_TEXTE FOURNI_:
------------------------------

Questions après Nice

Des sociologues, des psychanalystes, des syndicalistes, des spécialistes du jihadisme nous livrent leur analyse d’un événement qui a bouleversé notre pays.

Politis  • 20 juillet 2016 abonné·es
Questions après Nice
© Photo : Valery HACHE/AFP.

Le massacre commis par un homme qui a jeté son camion dans la foule des promeneurs, fauchant 84 vies au soir du 14-Juillet à Nice, ne cesse d’interroger notre société. Qui était-il ? Avait-il des liens avec Daech ? Pouvait-on éviter le crime ? Que penser de la réaction des politiques ? Cet événement est-il en rapport avec la situation en Syrie et en Irak ? Politis a interrogé plusieurs spécialistes.

Quels effets la tragédie de Nice peut-elle avoir sur la société française ?

Le sociologue Michel Wieviorka [^1] note combien le consensus, cette fois, s’est rapidement « dissous », notamment du fait de la logique « hautement conflictuelle » de la campagne présidentielle. Pour le psychanalyste Gérard Haddad [^2], la société française va désormais vivre « dans une réelle angoisse », doublée d’un « effet dépressif qui peut vite se traduire par une certaine violence, à l’instar des huées accueillant à Nice Manuel Valls, venu pour la cérémonie d’hommage aux victimes. Mais le risque principal est bien sûr une montée encore plus forte de la haine des musulmans, dans une recherche du bouc émissaire classique en ce cas ». Pourtant, ces risques de réactions violentes au sein de la société tiennent aussi, pour Michel Wieviorka, « à la crise politique actuelle » après que le pouvoir a « hystérisé le pays avec une loi travail rejetée par les trois quarts de la population »

La démocratie française peut-elle être en danger ?

Les principes de la démocratie sont d’ores et déjà bien entamés, notamment avec la quatrième prorogation de l’état d’urgence, annoncée au lendemain de l’attentat.

Pour la présidente de la Ligue des droits de l’homme (LDH), Françoise Dumont, « la loi Urvoas, par les compétences sécuritaires qu’elle octroie à l’exécutif, organise déjà une sorte d’état d’urgence sans état d’urgence. Il y a donc lieu de considérer notre démocratie en danger, car l’équilibre entre les pouvoirs judiciaire, exécutif et législatif est rompu au profit du seul exécutif. En habituant en outre les gens à l’idée qu’on peut se passer du pouvoir judiciaire ; comme si on ne pouvait pas faire confiance aux juges ! ». Une « dérive autoritaire », selon elle, qui a pourtant une efficacité plus que limitée contre les attaques terroristes. Mais qui peut constituer une menace pour les militants, opposés à la loi travail, par exemple.

------------------------------

Enregistrements de questions spatiales:
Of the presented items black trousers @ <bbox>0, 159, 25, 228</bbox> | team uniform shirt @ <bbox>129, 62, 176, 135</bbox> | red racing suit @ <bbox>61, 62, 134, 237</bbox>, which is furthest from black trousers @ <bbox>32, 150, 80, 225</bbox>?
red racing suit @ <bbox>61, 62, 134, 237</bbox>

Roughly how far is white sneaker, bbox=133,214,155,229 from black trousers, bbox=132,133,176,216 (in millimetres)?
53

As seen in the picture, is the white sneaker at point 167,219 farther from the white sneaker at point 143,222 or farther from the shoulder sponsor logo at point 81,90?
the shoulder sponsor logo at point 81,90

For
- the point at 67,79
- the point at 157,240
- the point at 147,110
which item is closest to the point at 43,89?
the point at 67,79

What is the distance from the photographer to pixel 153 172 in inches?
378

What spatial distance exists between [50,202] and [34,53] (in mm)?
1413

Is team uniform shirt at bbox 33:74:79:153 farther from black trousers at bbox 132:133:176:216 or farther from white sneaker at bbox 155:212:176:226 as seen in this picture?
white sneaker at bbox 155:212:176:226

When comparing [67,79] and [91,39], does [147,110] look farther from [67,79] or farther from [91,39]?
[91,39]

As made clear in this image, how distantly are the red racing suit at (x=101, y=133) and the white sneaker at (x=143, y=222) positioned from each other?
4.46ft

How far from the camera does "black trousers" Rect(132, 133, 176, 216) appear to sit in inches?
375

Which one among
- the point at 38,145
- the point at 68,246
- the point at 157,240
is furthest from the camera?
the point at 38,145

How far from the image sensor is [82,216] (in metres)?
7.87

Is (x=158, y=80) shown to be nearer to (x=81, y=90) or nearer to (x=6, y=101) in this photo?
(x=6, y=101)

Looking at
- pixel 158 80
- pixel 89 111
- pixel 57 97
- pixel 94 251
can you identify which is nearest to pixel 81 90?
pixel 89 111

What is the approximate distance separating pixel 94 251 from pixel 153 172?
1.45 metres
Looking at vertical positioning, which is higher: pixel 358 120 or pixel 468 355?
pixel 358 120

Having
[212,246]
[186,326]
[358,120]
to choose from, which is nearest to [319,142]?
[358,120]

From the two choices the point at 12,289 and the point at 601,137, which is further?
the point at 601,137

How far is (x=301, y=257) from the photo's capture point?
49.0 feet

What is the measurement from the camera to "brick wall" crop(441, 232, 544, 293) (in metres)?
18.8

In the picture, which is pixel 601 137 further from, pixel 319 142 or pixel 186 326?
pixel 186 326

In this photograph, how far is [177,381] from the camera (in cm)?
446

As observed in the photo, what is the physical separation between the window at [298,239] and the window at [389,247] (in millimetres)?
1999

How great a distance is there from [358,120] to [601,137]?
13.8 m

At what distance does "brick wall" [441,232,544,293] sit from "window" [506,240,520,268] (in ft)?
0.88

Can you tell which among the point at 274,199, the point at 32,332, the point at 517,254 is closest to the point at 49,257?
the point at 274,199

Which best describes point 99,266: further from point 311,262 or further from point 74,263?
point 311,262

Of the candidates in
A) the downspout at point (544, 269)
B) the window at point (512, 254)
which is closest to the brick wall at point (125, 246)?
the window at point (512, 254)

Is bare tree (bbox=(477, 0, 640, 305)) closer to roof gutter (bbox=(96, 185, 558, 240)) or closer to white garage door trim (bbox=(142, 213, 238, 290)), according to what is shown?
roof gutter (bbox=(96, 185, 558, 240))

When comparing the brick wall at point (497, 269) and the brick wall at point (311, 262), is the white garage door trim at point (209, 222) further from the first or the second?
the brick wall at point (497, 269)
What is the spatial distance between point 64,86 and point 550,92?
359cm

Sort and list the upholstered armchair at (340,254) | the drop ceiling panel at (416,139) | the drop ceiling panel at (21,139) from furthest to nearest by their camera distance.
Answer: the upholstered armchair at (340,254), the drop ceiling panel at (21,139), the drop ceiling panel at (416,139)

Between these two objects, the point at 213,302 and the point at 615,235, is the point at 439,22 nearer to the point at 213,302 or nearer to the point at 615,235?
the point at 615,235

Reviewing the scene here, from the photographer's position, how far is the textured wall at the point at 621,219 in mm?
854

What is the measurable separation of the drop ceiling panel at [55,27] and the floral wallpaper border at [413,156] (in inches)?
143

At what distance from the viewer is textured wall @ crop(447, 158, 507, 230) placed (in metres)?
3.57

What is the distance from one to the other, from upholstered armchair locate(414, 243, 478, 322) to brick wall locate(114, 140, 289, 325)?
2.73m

------------------------------

_EXERCICE ÉCRIT 1_:
Retranscrivez fidèlement le passage de l'article sur Nice qui débute aux mots « Le massacre commis » et prend fin après les mots « interrogé plusieurs spécialistes. ».
_EXERCICE ÉCRIT 2_:
Répondez aux questions suivantes à l'aide de l'article sur Nice :
(a) Combien de vies le massacre du soir du 14-Juillet a-t-il fauchées ?
(b) Qui préside la Ligue des droits de l'homme ?
(c) Quelle prorogation de l'état d'urgence a été annoncée au lendemain de l'attentat ?
_EXERCICE ÉCRIT 3_:
Présentez sous forme de liste concise le paragraphe de l'article sur Nice qui commence par « Pour la présidente de la Ligue des droits de l'homme », en conservant ses faits essentiels.

_RÉPONSE 1_:
Le massacre commis par un homme qui a jeté son camion dans la foule des promeneurs, fauchant 84 vies au soir du 14-Juillet à Nice, ne cesse d’interroger notre société. Qui était-il ? Avait-il des liens avec Daech ? Pouvait-on éviter le crime ? Que penser de la réaction des politiques ? Cet événement est-il en rapport avec la situation en Syrie et en Irak ? Politis a interrogé plusieurs spécialistes.

_RÉPONSE 2_:
(a) 84 vies.
(b) Françoise Dumont.
(c) La quatrième prorogation.

_RÉPONSE 3_:
- Selon Françoise Dumont, présidente de la LDH, la loi Urvoas organise déjà une sorte d'état d'urgence sans état d'urgence, en raison des compétences sécuritaires qu'elle octroie à l'exécutif.
- La démocratie est en danger, car l'équilibre entre les pouvoirs judiciaire, exécutif et législatif est rompu au profit du seul exécutif.
- Les gens s'habituent à l'idée qu'on peut se passer du pouvoir judiciaire.
- Cette « dérive autoritaire » n'a qu'une efficacité plus que limitée contre les attaques terroristes, mais elle peut menacer des militants, par exemple les opposants à la loi travail.